■ Work item ■
Return, from the lines below, each one that includes the word "volunteer".

Stored data:

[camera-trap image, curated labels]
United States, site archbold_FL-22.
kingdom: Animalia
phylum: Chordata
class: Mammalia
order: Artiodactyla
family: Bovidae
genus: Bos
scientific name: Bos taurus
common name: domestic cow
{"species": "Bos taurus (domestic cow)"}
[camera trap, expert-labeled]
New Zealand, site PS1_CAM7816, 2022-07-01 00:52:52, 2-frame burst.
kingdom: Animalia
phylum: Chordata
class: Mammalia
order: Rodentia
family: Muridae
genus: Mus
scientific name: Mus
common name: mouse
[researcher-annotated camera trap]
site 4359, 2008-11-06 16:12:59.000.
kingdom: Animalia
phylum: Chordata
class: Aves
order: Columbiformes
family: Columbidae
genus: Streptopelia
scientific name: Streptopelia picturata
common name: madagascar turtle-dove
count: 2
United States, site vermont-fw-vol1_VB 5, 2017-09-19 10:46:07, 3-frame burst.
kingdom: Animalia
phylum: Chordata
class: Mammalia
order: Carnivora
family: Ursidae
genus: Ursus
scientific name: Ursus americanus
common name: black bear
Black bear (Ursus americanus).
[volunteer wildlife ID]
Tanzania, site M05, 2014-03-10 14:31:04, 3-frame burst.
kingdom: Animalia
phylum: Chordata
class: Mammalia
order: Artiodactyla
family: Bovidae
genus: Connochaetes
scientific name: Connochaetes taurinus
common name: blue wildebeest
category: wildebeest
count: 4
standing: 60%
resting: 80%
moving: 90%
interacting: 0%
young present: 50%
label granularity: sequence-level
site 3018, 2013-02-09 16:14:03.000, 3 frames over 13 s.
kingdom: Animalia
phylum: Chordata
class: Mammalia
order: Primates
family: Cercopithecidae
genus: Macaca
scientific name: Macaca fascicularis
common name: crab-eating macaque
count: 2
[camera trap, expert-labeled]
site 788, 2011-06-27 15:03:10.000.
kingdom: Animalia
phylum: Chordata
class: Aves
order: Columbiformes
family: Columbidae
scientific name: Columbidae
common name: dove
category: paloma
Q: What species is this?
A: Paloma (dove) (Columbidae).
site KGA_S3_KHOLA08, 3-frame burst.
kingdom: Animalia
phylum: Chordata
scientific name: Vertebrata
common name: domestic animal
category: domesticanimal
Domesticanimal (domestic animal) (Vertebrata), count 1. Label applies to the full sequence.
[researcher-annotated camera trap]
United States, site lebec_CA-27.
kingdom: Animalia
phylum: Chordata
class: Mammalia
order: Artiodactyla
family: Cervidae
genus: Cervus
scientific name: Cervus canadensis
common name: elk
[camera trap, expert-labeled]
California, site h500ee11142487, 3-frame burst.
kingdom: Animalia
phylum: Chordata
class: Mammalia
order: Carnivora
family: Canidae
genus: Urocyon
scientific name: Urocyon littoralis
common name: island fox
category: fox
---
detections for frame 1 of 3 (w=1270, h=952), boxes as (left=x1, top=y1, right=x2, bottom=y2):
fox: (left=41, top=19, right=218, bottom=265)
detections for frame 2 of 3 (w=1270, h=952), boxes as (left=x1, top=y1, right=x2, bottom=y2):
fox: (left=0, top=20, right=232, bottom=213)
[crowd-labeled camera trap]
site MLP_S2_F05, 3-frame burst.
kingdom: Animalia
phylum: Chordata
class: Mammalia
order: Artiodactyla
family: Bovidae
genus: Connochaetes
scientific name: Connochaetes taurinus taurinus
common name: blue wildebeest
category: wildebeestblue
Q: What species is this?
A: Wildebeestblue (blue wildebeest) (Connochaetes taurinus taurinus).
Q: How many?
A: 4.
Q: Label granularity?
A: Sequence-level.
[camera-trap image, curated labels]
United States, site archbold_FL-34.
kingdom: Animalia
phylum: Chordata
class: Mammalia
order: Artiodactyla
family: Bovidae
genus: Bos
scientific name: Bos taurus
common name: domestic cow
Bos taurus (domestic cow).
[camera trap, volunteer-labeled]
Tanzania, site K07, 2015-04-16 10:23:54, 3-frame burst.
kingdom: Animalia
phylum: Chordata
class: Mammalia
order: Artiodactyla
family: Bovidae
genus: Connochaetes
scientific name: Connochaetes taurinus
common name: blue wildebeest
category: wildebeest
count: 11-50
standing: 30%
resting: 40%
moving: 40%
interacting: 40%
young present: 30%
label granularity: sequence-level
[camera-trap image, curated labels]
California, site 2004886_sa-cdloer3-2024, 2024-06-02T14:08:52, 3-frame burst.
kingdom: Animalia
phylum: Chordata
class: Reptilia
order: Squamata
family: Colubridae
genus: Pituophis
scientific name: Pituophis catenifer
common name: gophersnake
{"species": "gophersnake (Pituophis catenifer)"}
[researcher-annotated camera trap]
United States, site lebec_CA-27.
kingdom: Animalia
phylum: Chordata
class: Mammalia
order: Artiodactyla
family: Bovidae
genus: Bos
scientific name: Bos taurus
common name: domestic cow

■ Task result ■
[volunteer wildlife ID]
[camera trap, volunteer-labeled]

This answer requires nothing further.